**Work instruction**
Retype, exactly as they appear below, the lines between the line holding "cd enya the best of produto lacrado" and the line holding "PLACA ENCENDIDO SONY", both ends included.

----- Supplied material -----

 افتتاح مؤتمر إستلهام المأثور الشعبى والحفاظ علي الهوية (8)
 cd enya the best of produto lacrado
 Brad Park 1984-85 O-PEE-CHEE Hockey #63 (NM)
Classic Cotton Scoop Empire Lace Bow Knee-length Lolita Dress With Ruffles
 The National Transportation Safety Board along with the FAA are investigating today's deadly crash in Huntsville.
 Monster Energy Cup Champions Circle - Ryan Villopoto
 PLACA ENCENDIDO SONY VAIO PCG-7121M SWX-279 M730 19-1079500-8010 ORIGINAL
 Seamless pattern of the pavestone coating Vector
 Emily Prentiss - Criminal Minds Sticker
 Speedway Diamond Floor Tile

-----
----- Supplied material -----

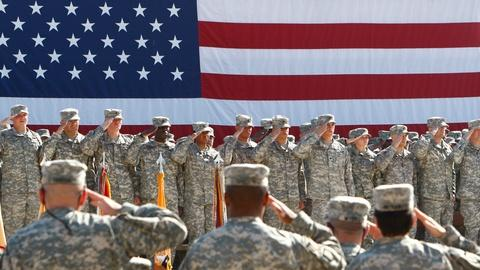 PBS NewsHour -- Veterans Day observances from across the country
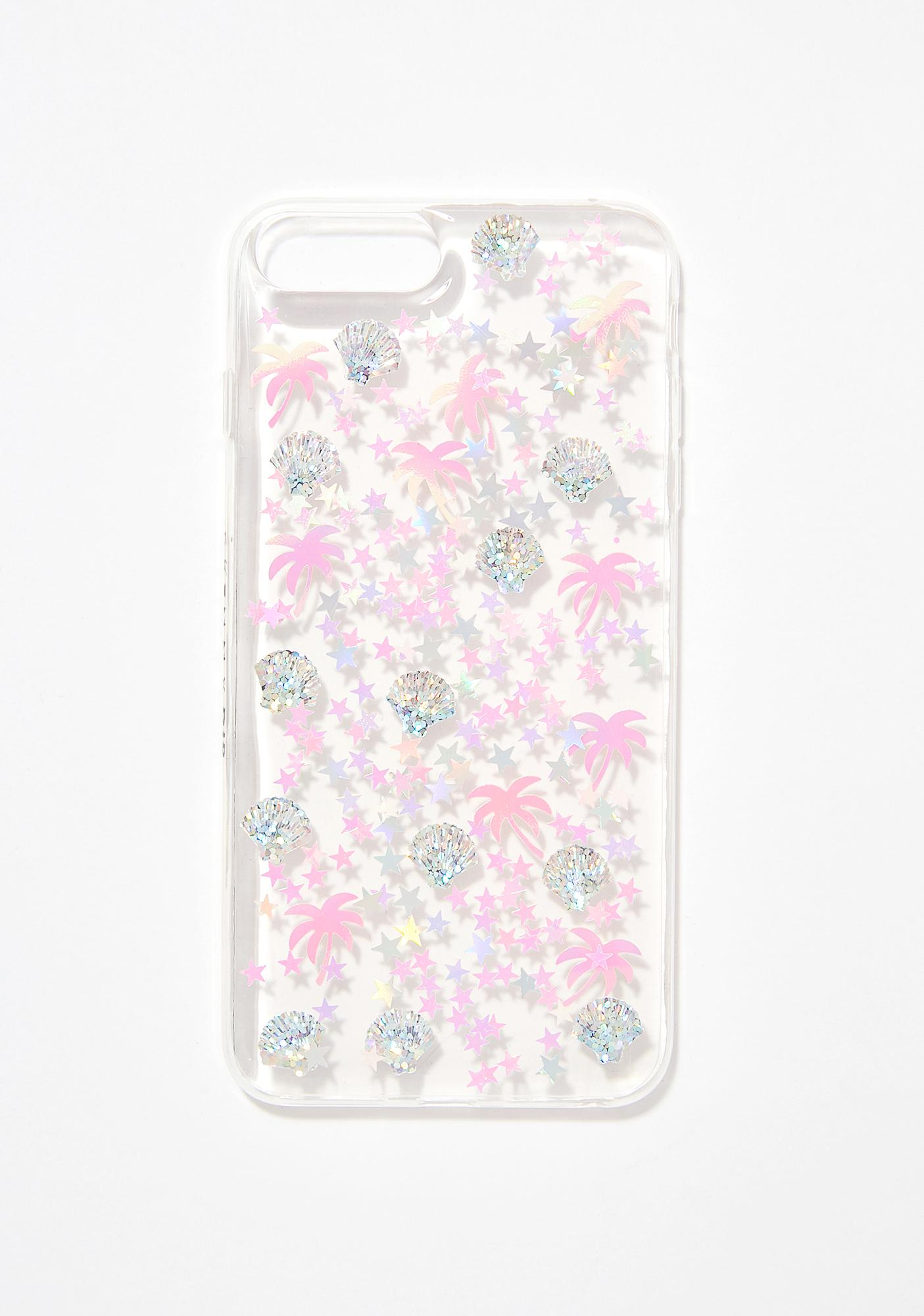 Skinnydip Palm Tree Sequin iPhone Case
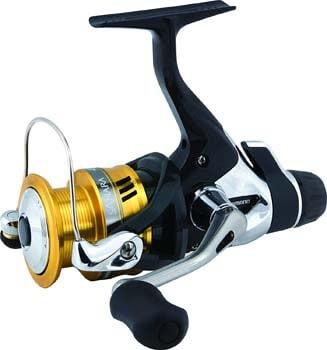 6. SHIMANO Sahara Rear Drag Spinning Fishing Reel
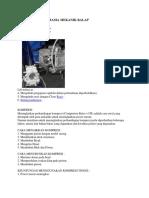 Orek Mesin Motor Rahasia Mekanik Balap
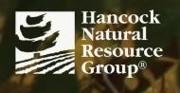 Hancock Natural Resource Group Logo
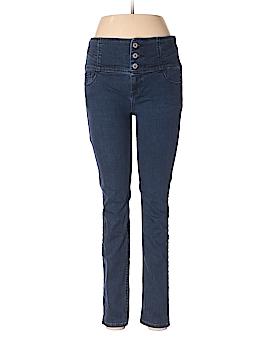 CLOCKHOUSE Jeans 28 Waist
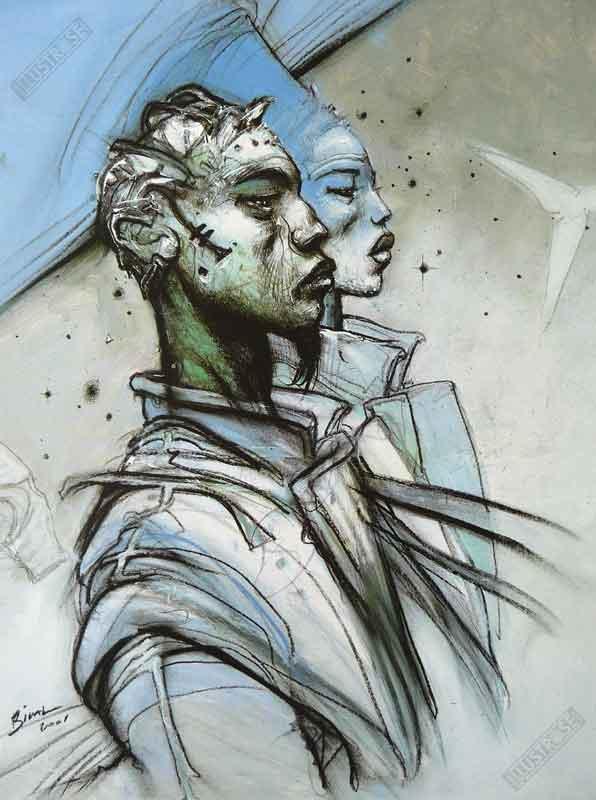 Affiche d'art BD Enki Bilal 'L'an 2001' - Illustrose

-----

**Worked solution**
 cd enya the best of produto lacrado
 Brad Park 1984-85 O-PEE-CHEE Hockey #63 (NM)
Classic Cotton Scoop Empire Lace Bow Knee-length Lolita Dress With Ruffles
 The National Transportation Safety Board along with the FAA are investigating today's deadly crash in Huntsville.
 Monster Energy Cup Champions Circle - Ryan Villopoto
 PLACA ENCENDIDO SONY VAIO PCG-7121M SWX-279 M730 19-1079500-8010 ORIGINAL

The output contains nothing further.